Many literary genres appear in the Apocrypha: popular narrative, religious history and philosophy, morality stories, poetic and didactic lyrics, wisdom literature, and apocalyptic. Most of these books were written in Palestine between 300 B.C. and A.D. 100, and the language of composition was either Hebrew or Aramaic, and occasionally Greek. They generally reflect the Jewish religious viewpoint of late OT times with certain additions which were emphasized. Almsgiving became an expression of good works meritorious to salvation; see Tobit 12:9. The Apocrypha, and to a greater extent the Pseudepigrapha, evince an amplified doctrine of the Messiah (q.v.) beyond what the OT reveals. Two types of messianic expectation predominate: the heavenly Son of Man, taken from Daniel and embellished by Enoch, and the earthly Davidic king described in the Psalms of Solomon. The doctrine of resurrection of the body, so seldom mentioned in the OT, is ubiquitous in the Apocrypha and shows an advance over the OT idea of Sheol. The hope for immortality was greatly influenced by Greek thought.

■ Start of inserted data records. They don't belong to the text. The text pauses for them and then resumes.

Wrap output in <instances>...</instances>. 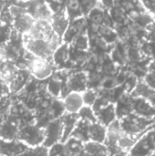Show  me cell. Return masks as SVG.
Returning <instances> with one entry per match:
<instances>
[{
  "label": "cell",
  "mask_w": 155,
  "mask_h": 156,
  "mask_svg": "<svg viewBox=\"0 0 155 156\" xmlns=\"http://www.w3.org/2000/svg\"><path fill=\"white\" fill-rule=\"evenodd\" d=\"M25 60L26 69H27L28 73L31 74L35 79L43 80L52 75L54 66L52 59L40 58L28 53Z\"/></svg>",
  "instance_id": "7a4b0ae2"
},
{
  "label": "cell",
  "mask_w": 155,
  "mask_h": 156,
  "mask_svg": "<svg viewBox=\"0 0 155 156\" xmlns=\"http://www.w3.org/2000/svg\"><path fill=\"white\" fill-rule=\"evenodd\" d=\"M18 137L26 145L38 147L39 145L44 144L45 130H42L39 127L34 125L25 126L18 133Z\"/></svg>",
  "instance_id": "5b68a950"
},
{
  "label": "cell",
  "mask_w": 155,
  "mask_h": 156,
  "mask_svg": "<svg viewBox=\"0 0 155 156\" xmlns=\"http://www.w3.org/2000/svg\"><path fill=\"white\" fill-rule=\"evenodd\" d=\"M82 98H83L84 105L91 107L94 105V103L97 100V93L92 90H85L84 93L82 94Z\"/></svg>",
  "instance_id": "ffe728a7"
},
{
  "label": "cell",
  "mask_w": 155,
  "mask_h": 156,
  "mask_svg": "<svg viewBox=\"0 0 155 156\" xmlns=\"http://www.w3.org/2000/svg\"><path fill=\"white\" fill-rule=\"evenodd\" d=\"M63 147L68 156H79L81 153H83L84 144L77 139L70 137L66 141V144L63 145Z\"/></svg>",
  "instance_id": "9a60e30c"
},
{
  "label": "cell",
  "mask_w": 155,
  "mask_h": 156,
  "mask_svg": "<svg viewBox=\"0 0 155 156\" xmlns=\"http://www.w3.org/2000/svg\"><path fill=\"white\" fill-rule=\"evenodd\" d=\"M155 150V129L146 132L129 152L130 156H151Z\"/></svg>",
  "instance_id": "277c9868"
},
{
  "label": "cell",
  "mask_w": 155,
  "mask_h": 156,
  "mask_svg": "<svg viewBox=\"0 0 155 156\" xmlns=\"http://www.w3.org/2000/svg\"><path fill=\"white\" fill-rule=\"evenodd\" d=\"M143 6L150 12H152L153 15H155V1H144L143 2Z\"/></svg>",
  "instance_id": "cb8c5ba5"
},
{
  "label": "cell",
  "mask_w": 155,
  "mask_h": 156,
  "mask_svg": "<svg viewBox=\"0 0 155 156\" xmlns=\"http://www.w3.org/2000/svg\"><path fill=\"white\" fill-rule=\"evenodd\" d=\"M19 73L18 69L12 63L5 62L0 65V80L9 87Z\"/></svg>",
  "instance_id": "30bf717a"
},
{
  "label": "cell",
  "mask_w": 155,
  "mask_h": 156,
  "mask_svg": "<svg viewBox=\"0 0 155 156\" xmlns=\"http://www.w3.org/2000/svg\"><path fill=\"white\" fill-rule=\"evenodd\" d=\"M153 124V119H146L133 112L120 120L122 131L130 136H143Z\"/></svg>",
  "instance_id": "6da1fadb"
},
{
  "label": "cell",
  "mask_w": 155,
  "mask_h": 156,
  "mask_svg": "<svg viewBox=\"0 0 155 156\" xmlns=\"http://www.w3.org/2000/svg\"><path fill=\"white\" fill-rule=\"evenodd\" d=\"M63 136V123L61 119L56 120L48 124L45 130V146H53L61 141Z\"/></svg>",
  "instance_id": "8992f818"
},
{
  "label": "cell",
  "mask_w": 155,
  "mask_h": 156,
  "mask_svg": "<svg viewBox=\"0 0 155 156\" xmlns=\"http://www.w3.org/2000/svg\"><path fill=\"white\" fill-rule=\"evenodd\" d=\"M8 52H7V48L4 44H0V65L7 62L8 60Z\"/></svg>",
  "instance_id": "603a6c76"
},
{
  "label": "cell",
  "mask_w": 155,
  "mask_h": 156,
  "mask_svg": "<svg viewBox=\"0 0 155 156\" xmlns=\"http://www.w3.org/2000/svg\"><path fill=\"white\" fill-rule=\"evenodd\" d=\"M72 41H73V45L79 50H86L88 48L89 40H88L87 36L84 35V34H81V35L78 36Z\"/></svg>",
  "instance_id": "44dd1931"
},
{
  "label": "cell",
  "mask_w": 155,
  "mask_h": 156,
  "mask_svg": "<svg viewBox=\"0 0 155 156\" xmlns=\"http://www.w3.org/2000/svg\"><path fill=\"white\" fill-rule=\"evenodd\" d=\"M23 43L25 48L31 55L40 58L52 59V56L55 51L48 40L39 38H30L26 36H23Z\"/></svg>",
  "instance_id": "3957f363"
},
{
  "label": "cell",
  "mask_w": 155,
  "mask_h": 156,
  "mask_svg": "<svg viewBox=\"0 0 155 156\" xmlns=\"http://www.w3.org/2000/svg\"><path fill=\"white\" fill-rule=\"evenodd\" d=\"M87 82L88 80H87L86 75L83 73H79V74H75L74 76H72L67 87L70 90V92L75 91V92L81 93V91L86 90Z\"/></svg>",
  "instance_id": "4fadbf2b"
},
{
  "label": "cell",
  "mask_w": 155,
  "mask_h": 156,
  "mask_svg": "<svg viewBox=\"0 0 155 156\" xmlns=\"http://www.w3.org/2000/svg\"><path fill=\"white\" fill-rule=\"evenodd\" d=\"M132 112L146 119L155 118V108L151 105L148 101L142 98L132 99Z\"/></svg>",
  "instance_id": "ba28073f"
},
{
  "label": "cell",
  "mask_w": 155,
  "mask_h": 156,
  "mask_svg": "<svg viewBox=\"0 0 155 156\" xmlns=\"http://www.w3.org/2000/svg\"><path fill=\"white\" fill-rule=\"evenodd\" d=\"M155 93L154 90L151 89L144 81L143 80H139L137 82V85L135 89L132 90L131 95L133 98H142L146 101H149L152 96Z\"/></svg>",
  "instance_id": "5bb4252c"
},
{
  "label": "cell",
  "mask_w": 155,
  "mask_h": 156,
  "mask_svg": "<svg viewBox=\"0 0 155 156\" xmlns=\"http://www.w3.org/2000/svg\"><path fill=\"white\" fill-rule=\"evenodd\" d=\"M64 110L69 114H78L79 112L85 106L82 94L79 92L71 91L68 93L62 102Z\"/></svg>",
  "instance_id": "52a82bcc"
},
{
  "label": "cell",
  "mask_w": 155,
  "mask_h": 156,
  "mask_svg": "<svg viewBox=\"0 0 155 156\" xmlns=\"http://www.w3.org/2000/svg\"><path fill=\"white\" fill-rule=\"evenodd\" d=\"M151 156H155V150H154V151H153V153L152 154V155H151Z\"/></svg>",
  "instance_id": "484cf974"
},
{
  "label": "cell",
  "mask_w": 155,
  "mask_h": 156,
  "mask_svg": "<svg viewBox=\"0 0 155 156\" xmlns=\"http://www.w3.org/2000/svg\"><path fill=\"white\" fill-rule=\"evenodd\" d=\"M148 101L151 103V105H152L153 108H155V93L153 95V96H152V98H151Z\"/></svg>",
  "instance_id": "d4e9b609"
},
{
  "label": "cell",
  "mask_w": 155,
  "mask_h": 156,
  "mask_svg": "<svg viewBox=\"0 0 155 156\" xmlns=\"http://www.w3.org/2000/svg\"><path fill=\"white\" fill-rule=\"evenodd\" d=\"M16 125L14 122H5L0 126V137L5 140H13L18 136Z\"/></svg>",
  "instance_id": "2e32d148"
},
{
  "label": "cell",
  "mask_w": 155,
  "mask_h": 156,
  "mask_svg": "<svg viewBox=\"0 0 155 156\" xmlns=\"http://www.w3.org/2000/svg\"><path fill=\"white\" fill-rule=\"evenodd\" d=\"M143 81L153 90H155V72L148 71V73L143 78Z\"/></svg>",
  "instance_id": "7402d4cb"
},
{
  "label": "cell",
  "mask_w": 155,
  "mask_h": 156,
  "mask_svg": "<svg viewBox=\"0 0 155 156\" xmlns=\"http://www.w3.org/2000/svg\"><path fill=\"white\" fill-rule=\"evenodd\" d=\"M132 96L129 93H124L118 100L116 110V116L121 120L123 117L132 113Z\"/></svg>",
  "instance_id": "8fae6325"
},
{
  "label": "cell",
  "mask_w": 155,
  "mask_h": 156,
  "mask_svg": "<svg viewBox=\"0 0 155 156\" xmlns=\"http://www.w3.org/2000/svg\"><path fill=\"white\" fill-rule=\"evenodd\" d=\"M142 136H130L125 134L124 133L122 134L121 138L118 141V147L121 149V151L123 152H130L131 149L134 146V144H136V142L141 138Z\"/></svg>",
  "instance_id": "e0dca14e"
},
{
  "label": "cell",
  "mask_w": 155,
  "mask_h": 156,
  "mask_svg": "<svg viewBox=\"0 0 155 156\" xmlns=\"http://www.w3.org/2000/svg\"><path fill=\"white\" fill-rule=\"evenodd\" d=\"M106 133H107V128L102 124L99 123L98 122L94 123H90L89 125V130H88L89 141L104 144L106 139Z\"/></svg>",
  "instance_id": "7c38bea8"
},
{
  "label": "cell",
  "mask_w": 155,
  "mask_h": 156,
  "mask_svg": "<svg viewBox=\"0 0 155 156\" xmlns=\"http://www.w3.org/2000/svg\"><path fill=\"white\" fill-rule=\"evenodd\" d=\"M69 58V48L67 44H62L53 54L52 59L55 64H63Z\"/></svg>",
  "instance_id": "ac0fdd59"
},
{
  "label": "cell",
  "mask_w": 155,
  "mask_h": 156,
  "mask_svg": "<svg viewBox=\"0 0 155 156\" xmlns=\"http://www.w3.org/2000/svg\"><path fill=\"white\" fill-rule=\"evenodd\" d=\"M95 112L97 122L106 128L116 121V110L113 103H109L108 105L97 110Z\"/></svg>",
  "instance_id": "9c48e42d"
},
{
  "label": "cell",
  "mask_w": 155,
  "mask_h": 156,
  "mask_svg": "<svg viewBox=\"0 0 155 156\" xmlns=\"http://www.w3.org/2000/svg\"><path fill=\"white\" fill-rule=\"evenodd\" d=\"M79 118L81 121H84L88 123H94L97 122L96 115L94 111L91 109V107L89 106H84L78 113Z\"/></svg>",
  "instance_id": "d6986e66"
}]
</instances>
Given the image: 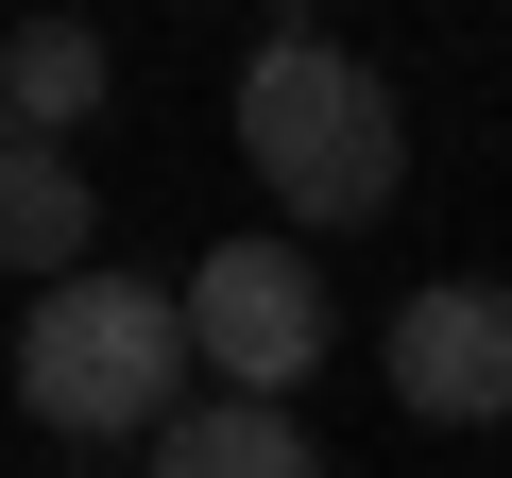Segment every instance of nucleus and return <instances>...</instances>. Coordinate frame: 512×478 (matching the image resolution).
Returning a JSON list of instances; mask_svg holds the SVG:
<instances>
[{"instance_id":"nucleus-1","label":"nucleus","mask_w":512,"mask_h":478,"mask_svg":"<svg viewBox=\"0 0 512 478\" xmlns=\"http://www.w3.org/2000/svg\"><path fill=\"white\" fill-rule=\"evenodd\" d=\"M239 154H256V188H274V239H342V222H376V205L410 188L393 86H376L342 35H308V18L239 52Z\"/></svg>"},{"instance_id":"nucleus-2","label":"nucleus","mask_w":512,"mask_h":478,"mask_svg":"<svg viewBox=\"0 0 512 478\" xmlns=\"http://www.w3.org/2000/svg\"><path fill=\"white\" fill-rule=\"evenodd\" d=\"M188 376H205V359H188V291L69 274V291L18 308V393H35V427H69V444H137V427H171Z\"/></svg>"},{"instance_id":"nucleus-3","label":"nucleus","mask_w":512,"mask_h":478,"mask_svg":"<svg viewBox=\"0 0 512 478\" xmlns=\"http://www.w3.org/2000/svg\"><path fill=\"white\" fill-rule=\"evenodd\" d=\"M188 359L222 393H308L325 376V274H308V239H222V257H188Z\"/></svg>"},{"instance_id":"nucleus-4","label":"nucleus","mask_w":512,"mask_h":478,"mask_svg":"<svg viewBox=\"0 0 512 478\" xmlns=\"http://www.w3.org/2000/svg\"><path fill=\"white\" fill-rule=\"evenodd\" d=\"M393 410L427 427H512V291L495 274H427L393 308Z\"/></svg>"},{"instance_id":"nucleus-5","label":"nucleus","mask_w":512,"mask_h":478,"mask_svg":"<svg viewBox=\"0 0 512 478\" xmlns=\"http://www.w3.org/2000/svg\"><path fill=\"white\" fill-rule=\"evenodd\" d=\"M86 239H103V205H86V171L52 154V137H0V274H86Z\"/></svg>"},{"instance_id":"nucleus-6","label":"nucleus","mask_w":512,"mask_h":478,"mask_svg":"<svg viewBox=\"0 0 512 478\" xmlns=\"http://www.w3.org/2000/svg\"><path fill=\"white\" fill-rule=\"evenodd\" d=\"M103 86H120V52L86 18H18L0 35V137H69V120H103Z\"/></svg>"},{"instance_id":"nucleus-7","label":"nucleus","mask_w":512,"mask_h":478,"mask_svg":"<svg viewBox=\"0 0 512 478\" xmlns=\"http://www.w3.org/2000/svg\"><path fill=\"white\" fill-rule=\"evenodd\" d=\"M154 478H325V444H308V410L205 393V410H171V427H154Z\"/></svg>"}]
</instances>
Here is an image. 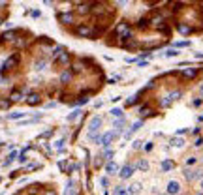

Throughout the Apocrypha is a highly developed angelology which is a natural consequence of the impact of dualism upon Jewish religious thought after the Exile. The NT cites none of the books of the Apocrypha, although there are frequent parallels of thought and language as in the case of Eph. 6:13-17 and The Wisdom of Solomon 5:17-20, and Heb. 11 and Ecclus. 44. But to admit these parallels is not necessarily to admit dependence by NT authors upon the Apocrypha, and even if a clear case of dependence can be made, it does not follow that the NT author regarded these books as authoritative.

BIBLIOGRAPHY
(1) R. H. Charles, Apocrypha and Pseudepigrapha of the Old Testament, Vol. I;
(2) B. M. Metzger, An Introduction to the Apocrypha;
(3) W. O. E. Oesterley, The Books of the Apocrypha;
(4) R. H. Pfeiffer, A History of New Testament Times With an Introduction to the Apocrypha.